Exercise text.
- - -
Famine in Yemen
Hosted by Chris Williamson MP
The Arab Organisation for Human Rights in the UK (AOHR UK) invites you to participate in a seminar concerning the ongoing humanitarian crisis in Yemen: More than 8 million people are at risk of famine, with more than 22 million in desperate need of aid and protection. Yemen is likely to be the famine that will define this era.
The conflict in Yemen is the world’s worst humanitarian crisis, a crisis which has been fomented by the actions of nations who have used the war in Yemen as a proxy. There is no end in sight for millions of people now in despair.
International lawyers and experts will be speaking at the seminar in an attempt to draw the world’s attention further to the crisis – described by some as a forgotten war. Those experts will address the seminar on legal and other steps available to alleviate the suffering of the people of Yemen.
Date: Monday 25th June 2018
Houses of Parliament
Portcullis House Grimond Room
1 Parliament St
SW1A 2JR London
Joseph Breham member of the Parisian bar and founder of Ancile Avocats, a law firm specialising in, amongst other things, international humanitarian law.
Catriona Murdoch British barrister at 1 Crown Office Row, and based in The Hague, practising at the MICT.
Clive Baldwin Senior Legal Advisor for the legal and policy office at Human Rights Watch, where he has been working on issues of international law since 2007.
Rhys Davies barrister at Temple Gardens in London, with a focus in international criminal and human rights law
Tawfiq Al-Hamdi Is the head of documenting department at SAM (a Human Rights Yemeni Organisation).
- - -
Dataset excerpt.
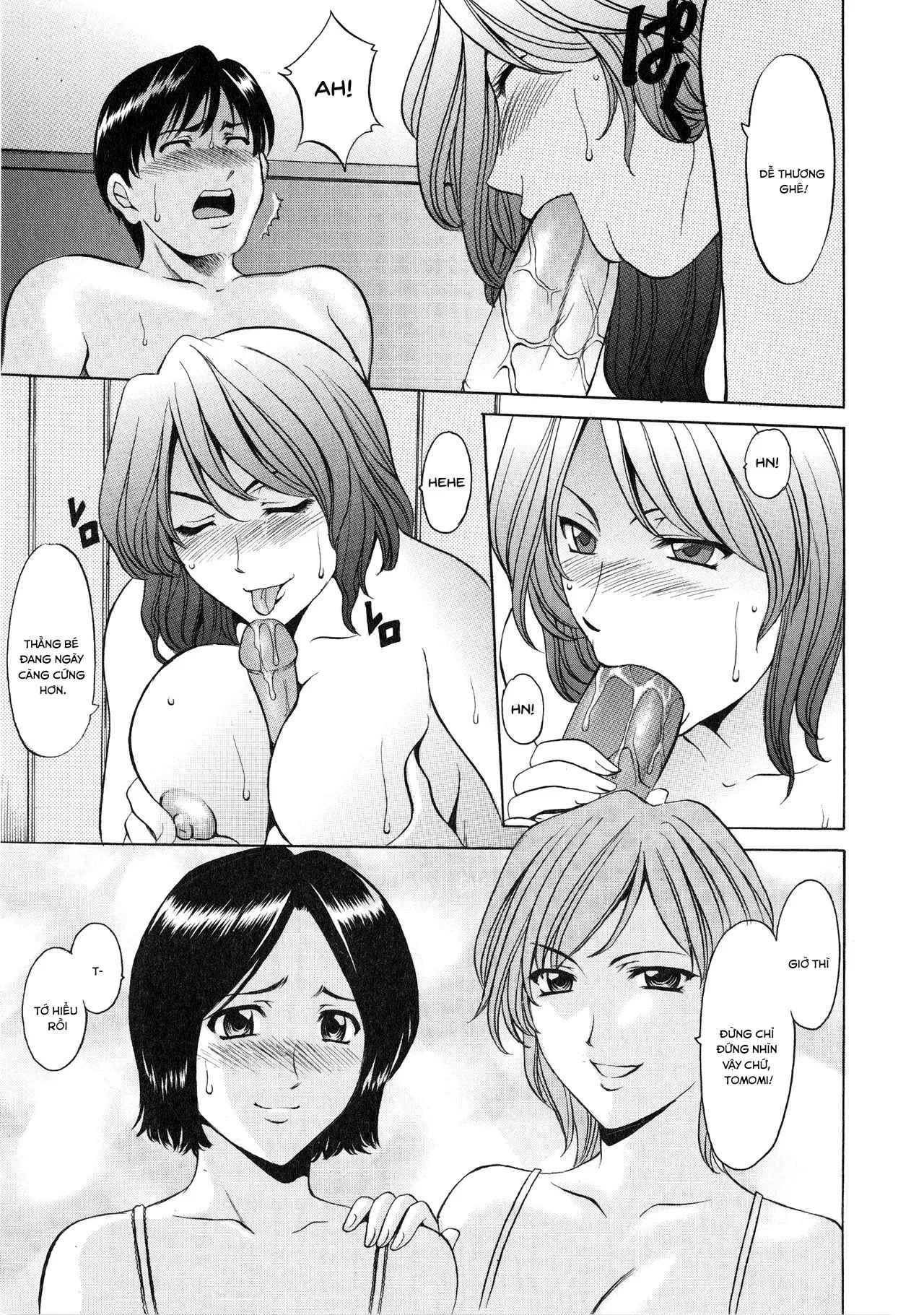HentaiVN.net - Ảnh 10 - Yuuwaku no Toshiue Apartment - Chap 3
- - -
Tasks to perform.
a - Reproduce the passage of the Yemen seminar announcement between "The conflict in" and "people of Yemen.", inclusive.
b - In the Yemen seminar announcement, how many people are said to be at risk of famine?

Answers for the exercise.
a -
The conflict in Yemen is the world’s worst humanitarian crisis, a crisis which has been fomented by the actions of nations who have used the war in Yemen as a proxy. There is no end in sight for millions of people now in despair.
International lawyers and experts will be speaking at the seminar in an attempt to draw the world’s attention further to the crisis – described by some as a forgotten war. Those experts will address the seminar on legal and other steps available to alleviate the suffering of the people of Yemen.

b - More than 8 million people.